═════ Provided data ═════

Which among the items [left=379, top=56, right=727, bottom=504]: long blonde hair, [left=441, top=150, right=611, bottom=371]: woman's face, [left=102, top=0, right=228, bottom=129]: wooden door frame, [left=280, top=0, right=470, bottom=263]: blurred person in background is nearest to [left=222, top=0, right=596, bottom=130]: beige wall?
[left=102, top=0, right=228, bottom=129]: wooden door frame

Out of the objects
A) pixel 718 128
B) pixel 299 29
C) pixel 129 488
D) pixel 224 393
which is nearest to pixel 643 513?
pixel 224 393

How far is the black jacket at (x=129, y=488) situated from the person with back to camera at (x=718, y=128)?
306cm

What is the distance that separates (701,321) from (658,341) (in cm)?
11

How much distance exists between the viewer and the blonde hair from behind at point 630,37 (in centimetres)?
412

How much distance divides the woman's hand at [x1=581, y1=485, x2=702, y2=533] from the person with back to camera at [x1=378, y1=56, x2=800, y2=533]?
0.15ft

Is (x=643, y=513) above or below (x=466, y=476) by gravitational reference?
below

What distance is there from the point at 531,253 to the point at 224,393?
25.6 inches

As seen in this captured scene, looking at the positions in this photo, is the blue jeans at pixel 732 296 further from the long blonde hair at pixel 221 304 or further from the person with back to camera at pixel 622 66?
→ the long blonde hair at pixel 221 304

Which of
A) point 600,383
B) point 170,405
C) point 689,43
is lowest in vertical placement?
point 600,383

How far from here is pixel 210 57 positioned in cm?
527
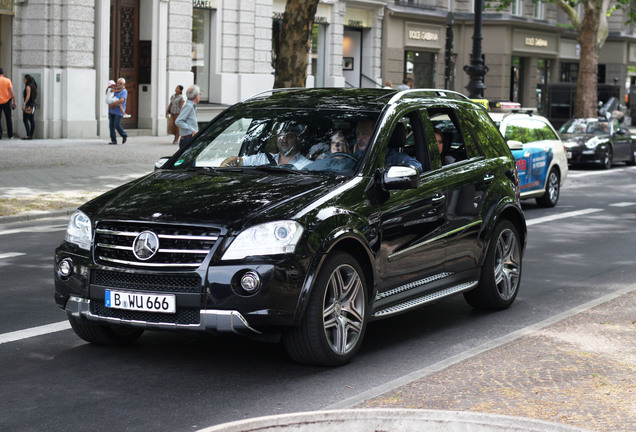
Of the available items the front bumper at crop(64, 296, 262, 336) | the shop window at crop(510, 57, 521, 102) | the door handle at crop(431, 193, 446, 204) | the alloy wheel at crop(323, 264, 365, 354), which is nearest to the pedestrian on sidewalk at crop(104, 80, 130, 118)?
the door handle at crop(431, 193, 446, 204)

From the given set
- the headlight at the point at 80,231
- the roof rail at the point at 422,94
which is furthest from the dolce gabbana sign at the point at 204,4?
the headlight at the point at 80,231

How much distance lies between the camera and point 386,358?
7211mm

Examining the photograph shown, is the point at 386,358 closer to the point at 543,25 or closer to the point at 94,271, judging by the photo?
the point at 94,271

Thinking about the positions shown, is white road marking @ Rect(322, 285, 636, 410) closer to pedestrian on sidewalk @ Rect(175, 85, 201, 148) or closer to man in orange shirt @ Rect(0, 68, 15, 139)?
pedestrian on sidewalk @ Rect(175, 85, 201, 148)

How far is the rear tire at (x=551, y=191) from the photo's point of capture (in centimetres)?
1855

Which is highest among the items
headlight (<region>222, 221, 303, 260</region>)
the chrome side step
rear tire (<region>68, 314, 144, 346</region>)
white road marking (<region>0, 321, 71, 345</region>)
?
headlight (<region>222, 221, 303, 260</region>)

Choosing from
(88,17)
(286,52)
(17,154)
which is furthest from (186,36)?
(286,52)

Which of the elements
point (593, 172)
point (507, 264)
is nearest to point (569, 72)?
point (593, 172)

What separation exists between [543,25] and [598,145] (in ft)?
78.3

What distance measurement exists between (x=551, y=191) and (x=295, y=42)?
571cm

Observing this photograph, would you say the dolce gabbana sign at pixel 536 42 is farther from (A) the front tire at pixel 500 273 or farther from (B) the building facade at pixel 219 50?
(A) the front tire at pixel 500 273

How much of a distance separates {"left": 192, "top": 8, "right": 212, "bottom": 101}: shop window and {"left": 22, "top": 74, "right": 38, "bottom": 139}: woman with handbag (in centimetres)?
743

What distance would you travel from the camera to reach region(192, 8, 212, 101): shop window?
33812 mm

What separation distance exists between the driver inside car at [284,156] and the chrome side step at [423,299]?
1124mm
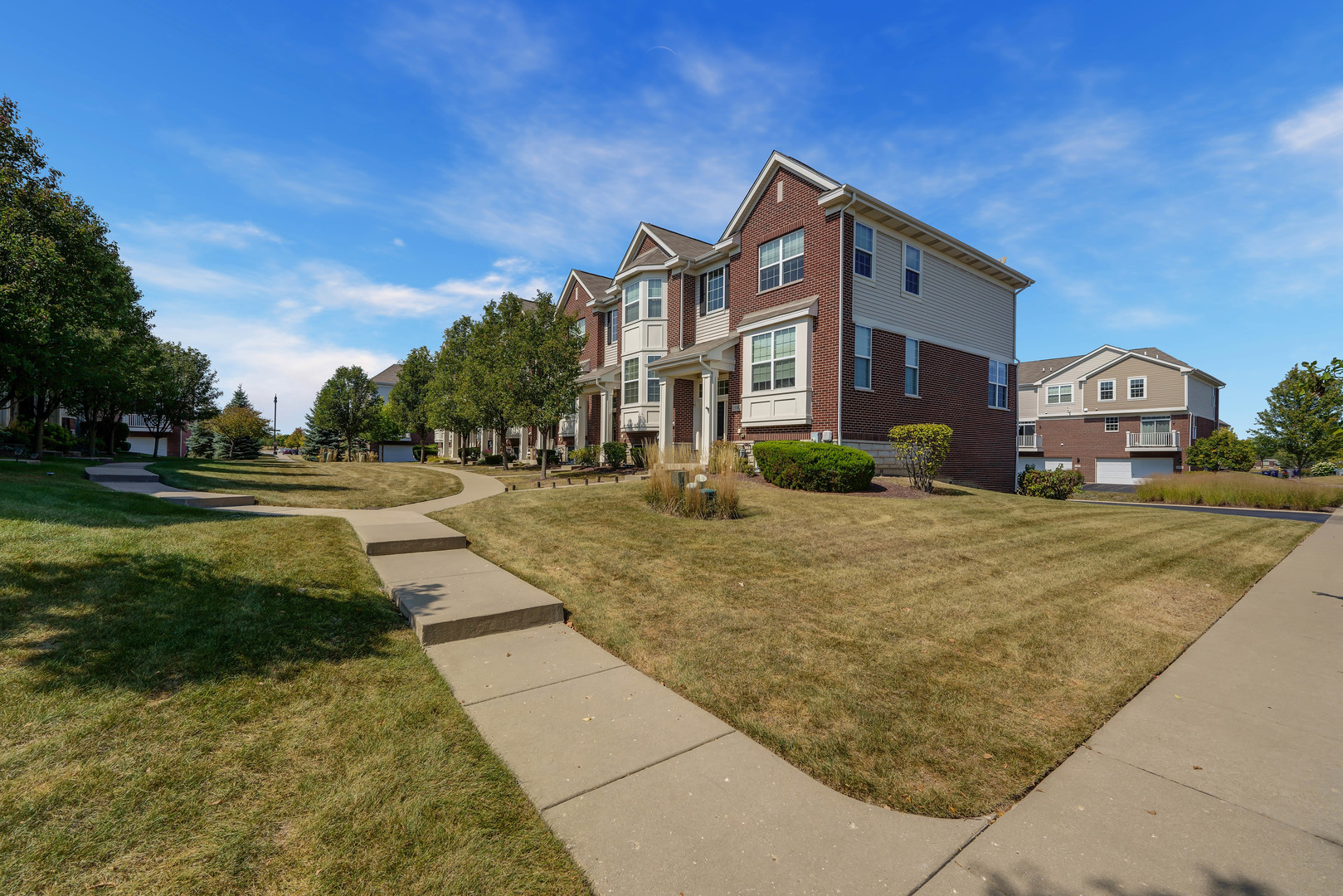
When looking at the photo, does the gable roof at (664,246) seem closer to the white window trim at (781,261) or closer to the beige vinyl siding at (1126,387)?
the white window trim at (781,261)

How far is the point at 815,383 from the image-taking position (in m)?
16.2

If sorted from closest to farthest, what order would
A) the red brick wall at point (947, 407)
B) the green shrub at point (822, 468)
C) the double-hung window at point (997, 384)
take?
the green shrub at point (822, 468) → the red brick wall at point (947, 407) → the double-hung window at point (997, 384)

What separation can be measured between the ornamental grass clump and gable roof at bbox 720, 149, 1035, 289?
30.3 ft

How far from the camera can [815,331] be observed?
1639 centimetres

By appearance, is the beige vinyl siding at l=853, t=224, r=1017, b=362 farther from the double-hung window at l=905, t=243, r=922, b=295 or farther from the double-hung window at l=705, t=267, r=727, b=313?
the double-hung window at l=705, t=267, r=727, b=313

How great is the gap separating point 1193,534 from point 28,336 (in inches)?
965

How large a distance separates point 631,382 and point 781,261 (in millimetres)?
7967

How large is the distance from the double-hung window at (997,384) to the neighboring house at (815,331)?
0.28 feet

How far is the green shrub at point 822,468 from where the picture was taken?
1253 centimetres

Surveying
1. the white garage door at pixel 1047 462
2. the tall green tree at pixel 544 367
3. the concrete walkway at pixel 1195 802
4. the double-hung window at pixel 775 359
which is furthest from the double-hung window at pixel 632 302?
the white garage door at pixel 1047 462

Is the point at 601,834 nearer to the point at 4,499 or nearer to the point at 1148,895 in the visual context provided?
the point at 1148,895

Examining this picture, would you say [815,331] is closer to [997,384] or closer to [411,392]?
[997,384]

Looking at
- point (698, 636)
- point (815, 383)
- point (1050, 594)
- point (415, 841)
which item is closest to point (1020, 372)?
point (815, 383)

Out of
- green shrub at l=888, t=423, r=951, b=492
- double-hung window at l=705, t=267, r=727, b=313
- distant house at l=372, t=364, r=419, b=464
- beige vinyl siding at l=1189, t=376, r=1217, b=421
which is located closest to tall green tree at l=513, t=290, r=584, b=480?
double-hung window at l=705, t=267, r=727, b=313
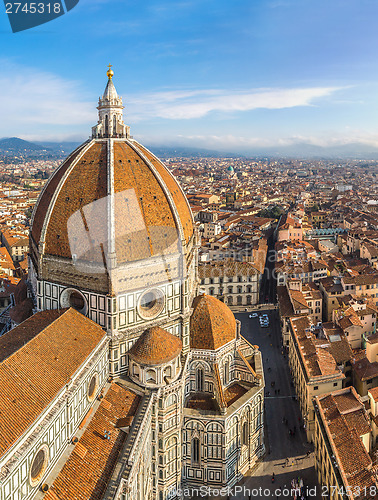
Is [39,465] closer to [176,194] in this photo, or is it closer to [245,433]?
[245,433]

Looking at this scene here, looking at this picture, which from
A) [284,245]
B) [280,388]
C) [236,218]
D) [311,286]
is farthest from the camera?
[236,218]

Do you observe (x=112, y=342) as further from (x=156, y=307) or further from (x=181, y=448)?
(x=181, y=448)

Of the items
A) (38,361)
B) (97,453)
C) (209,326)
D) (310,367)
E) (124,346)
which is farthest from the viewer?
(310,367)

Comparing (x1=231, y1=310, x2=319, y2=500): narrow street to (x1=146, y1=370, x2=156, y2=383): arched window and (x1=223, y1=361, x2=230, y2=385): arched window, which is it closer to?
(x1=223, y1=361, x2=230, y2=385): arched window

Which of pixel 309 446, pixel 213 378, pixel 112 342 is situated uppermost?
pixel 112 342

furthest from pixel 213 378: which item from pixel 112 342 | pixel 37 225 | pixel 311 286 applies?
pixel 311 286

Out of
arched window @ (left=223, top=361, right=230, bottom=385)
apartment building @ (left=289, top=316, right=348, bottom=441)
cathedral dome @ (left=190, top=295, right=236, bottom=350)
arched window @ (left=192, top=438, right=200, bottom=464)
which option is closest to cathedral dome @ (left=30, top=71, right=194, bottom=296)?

═════

» Exercise brief: From the entries above, output every line exactly and omit any image.

» Exercise answer:
Which among the items [left=379, top=56, right=727, bottom=504]: long blonde hair, [left=441, top=150, right=611, bottom=371]: woman's face, [left=102, top=0, right=228, bottom=129]: wooden door frame, [left=280, top=0, right=470, bottom=263]: blurred person in background is nearest to [left=222, top=0, right=596, bottom=130]: beige wall?
[left=102, top=0, right=228, bottom=129]: wooden door frame

Out of the objects
A) pixel 718 128
B) pixel 299 29
C) pixel 129 488
D) pixel 224 393
which is nearest to pixel 643 513?
pixel 224 393

How far is the black jacket at (x=129, y=488) situated from the person with back to camera at (x=718, y=128)?
306cm

What is the distance that separates (701,321) from (658,341) (in cm)?
11

How much distance exists between the viewer and the blonde hair from behind at point 630,37 (in centimetres)?
412

How much distance divides the woman's hand at [x1=581, y1=485, x2=702, y2=533] from the person with back to camera at [x1=378, y1=56, x2=800, y2=533]?
0.15ft

Is (x=643, y=513) above or below (x=466, y=476) by gravitational reference?
below

What distance is there from the point at 531,253 to the point at 224,393?
25.6 inches

As seen in this captured scene, looking at the positions in this photo, is the blue jeans at pixel 732 296 further from the long blonde hair at pixel 221 304 or further from the person with back to camera at pixel 622 66?
→ the long blonde hair at pixel 221 304

Which of
A) point 600,383
B) point 170,405
C) point 689,43
is lowest in vertical placement?
point 600,383

How far from here is pixel 210 57 positioned in cm?
527
Of the available items the front bumper at crop(64, 296, 262, 336) | the shop window at crop(510, 57, 521, 102) | the door handle at crop(431, 193, 446, 204) | the alloy wheel at crop(323, 264, 365, 354), which is nearest to the pedestrian on sidewalk at crop(104, 80, 130, 118)?
the door handle at crop(431, 193, 446, 204)

From the given set
- the headlight at the point at 80,231
- the roof rail at the point at 422,94
which is furthest from the dolce gabbana sign at the point at 204,4?
the headlight at the point at 80,231

How much distance lies between the camera and point 386,358?
7211mm

Examining the photograph shown, is the point at 386,358 closer to the point at 543,25 or closer to the point at 94,271, judging by the photo?
the point at 94,271

Thinking about the positions shown, is white road marking @ Rect(322, 285, 636, 410) closer to pedestrian on sidewalk @ Rect(175, 85, 201, 148) or closer to man in orange shirt @ Rect(0, 68, 15, 139)?
pedestrian on sidewalk @ Rect(175, 85, 201, 148)

How far is the rear tire at (x=551, y=191) from the photo's point of capture (in centimetres)?
1855

Which is highest among the items
headlight (<region>222, 221, 303, 260</region>)
the chrome side step
rear tire (<region>68, 314, 144, 346</region>)
white road marking (<region>0, 321, 71, 345</region>)
?
headlight (<region>222, 221, 303, 260</region>)

Choosing from
(88,17)
(286,52)
(17,154)
which is furthest from (186,36)?
(286,52)

Which of the elements
point (593, 172)
point (507, 264)
is nearest to point (569, 72)?
point (593, 172)

What separation exists between [543,25] and [598,145] (in ft)?
78.3

What distance measurement exists between (x=551, y=191) and (x=295, y=42)?
571cm

Observing this photograph, would you say the dolce gabbana sign at pixel 536 42 is farther from (A) the front tire at pixel 500 273 or farther from (B) the building facade at pixel 219 50?
(A) the front tire at pixel 500 273

How much of a distance separates {"left": 192, "top": 8, "right": 212, "bottom": 101}: shop window and {"left": 22, "top": 74, "right": 38, "bottom": 139}: woman with handbag (in centimetres)?
743

What distance would you travel from the camera to reach region(192, 8, 212, 101): shop window?
33812 mm

What separation distance exists between the driver inside car at [284,156] and the chrome side step at [423,299]?
1124mm
When looking at the photo, does the gable roof at (664,246) seem closer to the white window trim at (781,261) or closer to the beige vinyl siding at (1126,387)?
the white window trim at (781,261)

How far is the point at 815,383 from the image-taking position (in m)?
16.2

If sorted from closest to farthest, what order would
A) the red brick wall at point (947, 407)
B) the green shrub at point (822, 468)
C) the double-hung window at point (997, 384)
take?
the green shrub at point (822, 468) → the red brick wall at point (947, 407) → the double-hung window at point (997, 384)

What separation can be measured between the ornamental grass clump and gable roof at bbox 720, 149, 1035, 289?
30.3 ft

How far from the camera can [815,331] be observed?
1639 centimetres

By appearance, is the beige vinyl siding at l=853, t=224, r=1017, b=362 farther from the double-hung window at l=905, t=243, r=922, b=295 or farther from the double-hung window at l=705, t=267, r=727, b=313?
the double-hung window at l=705, t=267, r=727, b=313

How great is the gap separating point 1193,534 from point 28,336 (in inches)?
965

How large a distance separates point 631,382 and point 781,261 (in millimetres)?
7967

How large is the distance from the double-hung window at (997,384) to the neighboring house at (815,331)?
0.28 feet

How far is the green shrub at point 822,468 from where the picture was taken?
1253 centimetres

Surveying
1. the white garage door at pixel 1047 462
2. the tall green tree at pixel 544 367
3. the concrete walkway at pixel 1195 802
4. the double-hung window at pixel 775 359
which is furthest from the double-hung window at pixel 632 302?
the white garage door at pixel 1047 462

Is the point at 601,834 nearer to the point at 4,499 or nearer to the point at 1148,895 in the visual context provided?
the point at 1148,895

Examining this picture, would you say [815,331] is closer to [997,384] or closer to [411,392]?
[997,384]

Looking at
- point (698, 636)
- point (815, 383)
- point (1050, 594)
- point (415, 841)
which item is closest to point (1020, 372)?
point (815, 383)

Out of
- green shrub at l=888, t=423, r=951, b=492
- double-hung window at l=705, t=267, r=727, b=313
- distant house at l=372, t=364, r=419, b=464
- beige vinyl siding at l=1189, t=376, r=1217, b=421
which is located closest to tall green tree at l=513, t=290, r=584, b=480?
double-hung window at l=705, t=267, r=727, b=313
Is [39,465] closer to [176,194] in this photo, or is it closer to [245,433]?
[245,433]

Looking at this scene here, looking at this picture, which from
A) [284,245]
B) [280,388]
C) [236,218]
D) [311,286]
is farthest from the camera?
[236,218]

Do you observe (x=112, y=342) as further from (x=156, y=307) or further from (x=181, y=448)?
(x=181, y=448)

Of the items
A) (38,361)
B) (97,453)
C) (209,326)
D) (310,367)
E) (124,346)
which is farthest from the viewer?
(310,367)

Comparing (x1=231, y1=310, x2=319, y2=500): narrow street to (x1=146, y1=370, x2=156, y2=383): arched window and (x1=223, y1=361, x2=230, y2=385): arched window, which is it closer to?
(x1=223, y1=361, x2=230, y2=385): arched window

Which of pixel 309 446, pixel 213 378, pixel 112 342 is situated uppermost?
pixel 112 342

furthest from pixel 213 378: which item from pixel 112 342 | pixel 37 225 | pixel 311 286 applies?
pixel 311 286

Out of
arched window @ (left=223, top=361, right=230, bottom=385)
apartment building @ (left=289, top=316, right=348, bottom=441)
cathedral dome @ (left=190, top=295, right=236, bottom=350)
arched window @ (left=192, top=438, right=200, bottom=464)
which option is closest to cathedral dome @ (left=30, top=71, right=194, bottom=296)?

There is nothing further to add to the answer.